The Logic of Chance, 3rd edition / An Essay on the Foundations and Province of the Theory of Probability, With Especial Reference to Its Logical Bearings and Its Application to Moral and Social Science and to Statistics - John Venn

as its neighbours; or if there are variations they are few, definite, and regular. The result offers no resemblance whatever to the heights, weights, &c.

of a number of men selected at random. The builder probably had some regular design in contemplation, and he has succeeded in executing it.

§ 15. It may be replied that if we extend our observations, say to the houses of a large city, we shall then detect the property under discussion. The different heights of a great number, when grouped together, might be found to resemble those of a great number of human beings under similar treatment. Something of this kind might not improbably be found to be the case, though the resemblance would be far from being a close one. But to raise this question is to get on to different ground, for we were speaking (as remarked above) not of the work of different minds with their different aims, but of that of one mind. In a multiplicity of designs, there may be that variable uniformity, for which we may look in vain in a single design. The heights which the different builders contemplated might be found to group themselves into something of the same kind of uniformity as that which prevails in most other things which they should undertake to do independently. We might then trace the action of the same two conditions,—a uniformity in the multitude of their different designs, a uniformity also in the infinite variety of the influences which have modified those designs. But this is a very different thing from saying that the work of one man will show such a result as this. The difference is much like that between the tread of a thousand men who are stepping without thinking of each other, and their tread when they are drilled into a regiment. In the former case there is the working, in one way or another, of a thousand minds; in the latter, of one only.

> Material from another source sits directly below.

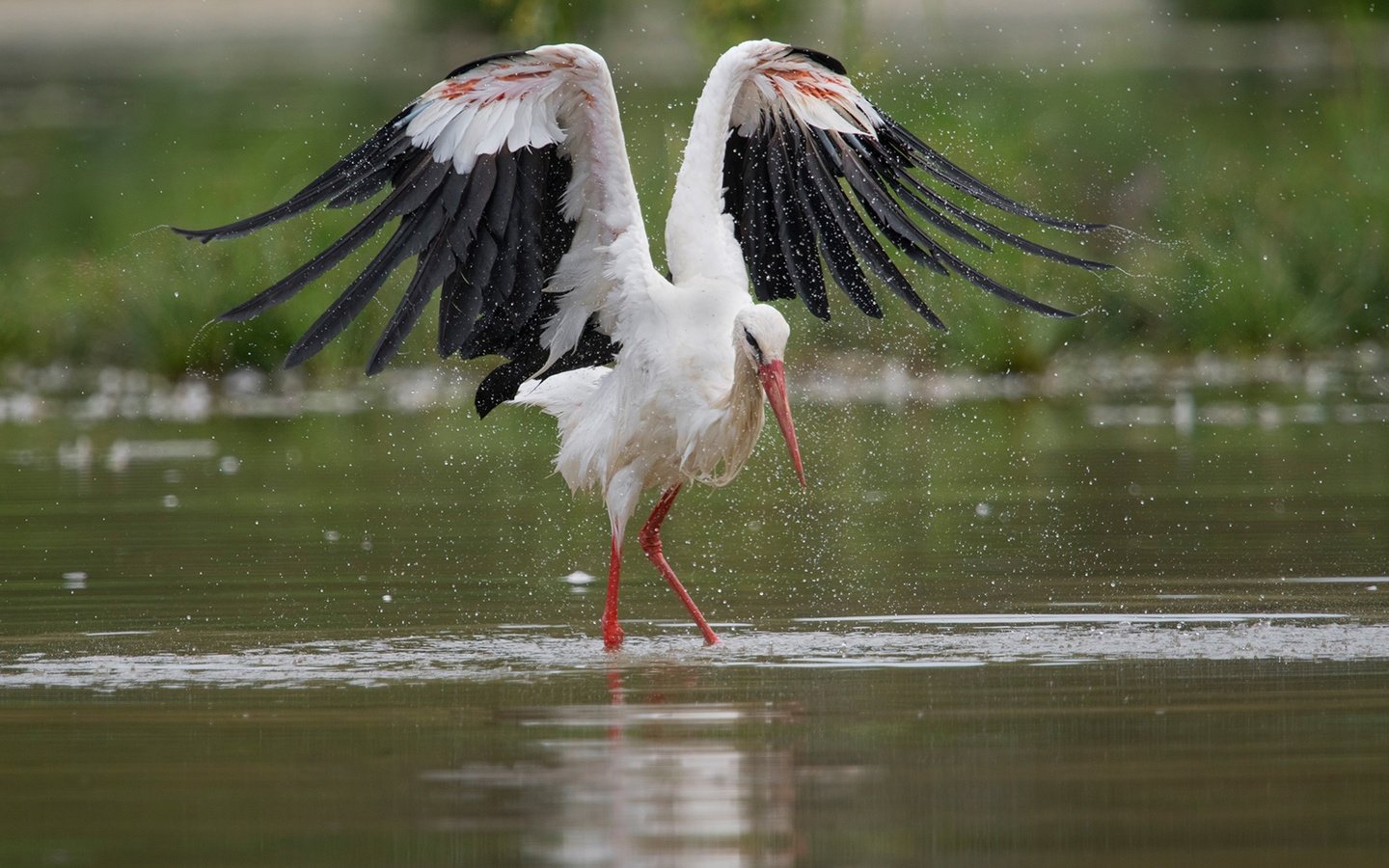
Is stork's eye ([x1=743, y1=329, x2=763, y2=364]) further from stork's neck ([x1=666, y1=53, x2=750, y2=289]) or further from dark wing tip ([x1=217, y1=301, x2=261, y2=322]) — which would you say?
dark wing tip ([x1=217, y1=301, x2=261, y2=322])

The investigations of this and the former chapter constitute a sufficiently close examination into the detailed causes by which the peculiar form of statistical results with which we are concerned is actually produced, to serve the purpose of a work which is occupied mainly with the methods of the Science of Probability. The great importance, however, of certain statistical or sociological enquiries will demand a recurrence in a future chapter to one particular application of these statistics, viz.

to those concerned with some classes of human actions.

§ 16. The only important addition to, or modification of, the foregoing remarks which I have found occasion to make is due to Mr Galton. He has recently pointed out,—and was I believe the first to do so,—that in certain cases some analysis of the causal processes can be effected, and is in fact absolutely necessary in order to account for the facts observed. Take, for instance, the heights of the population of any country. If the distribution or dispersion of these about their mean value were left to the unimpeded action of those myriad productive agencies alluded to above, we should certainly obtain such an arrangement in the posterity of any one generation as had already been exhibited in the parents. That is, we should find repeated in the previous stage the same kind of order as we were trying to account for in the following stage.

But then, as Mr Galton insists, if such agencies acted freely and independently, though we should get the same kind of arrangement or distribution, we should not get the same degree of it: there would, on the contrary, be a tendency towards further dispersion. The ‘curve of facility’ (v. the diagram on [p. 29]) would belong to the same class, but would have a different modulus. We shall see this at once if we take for comparison a case in which similar agencies work their way without any counteraction whatever. Suppose, for instance, that a large number of persons, whose fortunes were equal to begin with, were to commence gambling or betting continually for some small sum. If we examine their circumstances after successive intervals of time, we should expect to find their fortunes distributed according to the same general law,—i.e.

the now familiar law in question,—but we should also expect to find that the poorest ones were slightly poorer, and the richest ones slightly richer, on each successive occasion. We shall see more about this in a future chapter (on Gambling), but it may be taken for granted here that there is nothing in the laws of chance to resist this tendency towards intensifying the extremes.

Now it is found, on the contrary, in the case of vital phenomena,—for instance in that of height, and presumably of most of the other qualities which are in any way characteristic of natural kinds,—that there is, through a number of successive generations, a remarkable degree of fixity. The tall men are not taller, and the short men are not shorter, per cent.

of the population in successive generations: always supposing of course that some general change of circumstances, such as climate, diet, &c.